Another area where Saffron Road is leading change is with its next big product for the future—“skillet sauces,” as Durrani calls them—pouches of simmer sauces that can be used to kick-start a meal that doesn’t come from the frozen section. Currently the only non-GMO certified skillet sauces in the country, the products come in a range of flavors from lemongrass basil to tikka masala, and are packaged in plastic pouches. The pouches are one-third the weight of glass, Durrani says, so the system creates a much friendlier environmental footprint as well.
Why aren’t more frozen food companies looking to these seemingly simple solutions to revamp their images and attract new customers? Durrani says for many, it’s simply an issue of cost. “It requires sourcing from unique suppliers, and that’s something that most large companies aren’t willing to sacrifice to give consumers that choice.” For Saffron Road, the extra costs are simply the price of doing business.
And business is booming.
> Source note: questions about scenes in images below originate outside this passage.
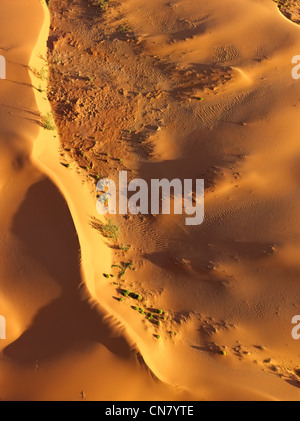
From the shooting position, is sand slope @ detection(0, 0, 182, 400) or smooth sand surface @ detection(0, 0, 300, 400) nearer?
sand slope @ detection(0, 0, 182, 400)

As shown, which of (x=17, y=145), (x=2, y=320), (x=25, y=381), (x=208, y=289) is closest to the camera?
(x=25, y=381)

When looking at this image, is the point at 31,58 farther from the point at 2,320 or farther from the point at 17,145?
the point at 2,320

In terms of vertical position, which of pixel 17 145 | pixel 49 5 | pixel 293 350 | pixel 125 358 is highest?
pixel 49 5

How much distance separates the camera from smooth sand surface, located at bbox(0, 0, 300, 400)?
13.5 ft

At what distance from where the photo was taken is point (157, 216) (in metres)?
5.83

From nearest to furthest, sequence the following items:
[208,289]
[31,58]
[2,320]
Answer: [2,320] → [208,289] → [31,58]

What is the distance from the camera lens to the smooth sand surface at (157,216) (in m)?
4.11

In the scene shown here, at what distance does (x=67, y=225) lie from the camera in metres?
4.96

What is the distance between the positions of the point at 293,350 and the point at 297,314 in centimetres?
47

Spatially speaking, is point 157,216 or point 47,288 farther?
point 157,216

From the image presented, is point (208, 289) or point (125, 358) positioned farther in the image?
point (208, 289)

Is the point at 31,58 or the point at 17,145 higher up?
the point at 31,58

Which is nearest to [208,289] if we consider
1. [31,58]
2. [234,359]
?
[234,359]

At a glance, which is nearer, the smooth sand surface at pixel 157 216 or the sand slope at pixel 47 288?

According to AC Nielson, Saffron Road is the fastest-growing entrée brand in the country, and it is currently growing at a triple-digit rate. Others in the frozen-food sector are seeing record losses in revenue, Durrani says, with sales from major brands like Nestle and ConAgra diving an average of 20–25 percent. While some may believe this overall decline might benefit Saffron Road, Durrani would rather see the other “big companies” maintaining a healthy presence on the shelves so the industry can continue to grow and evolve as a whole.
With companies like Saffron Road spearheading change on both the dry shelves and in frozen-food aisles, it’s likely only a matter of time before more large food-production companies take a stronger interest and start to dive into the same organic, natural options. Perhaps walking up and down the frozen-food aisles of the future, we’ll see a lot less of the old TV dinner model, and a lot more products that not only taste great and are better for us, but that are made in a way that’s sustainable for the future of food production as a whole. And in many ways, we’ll have Adnan Durrani to thank.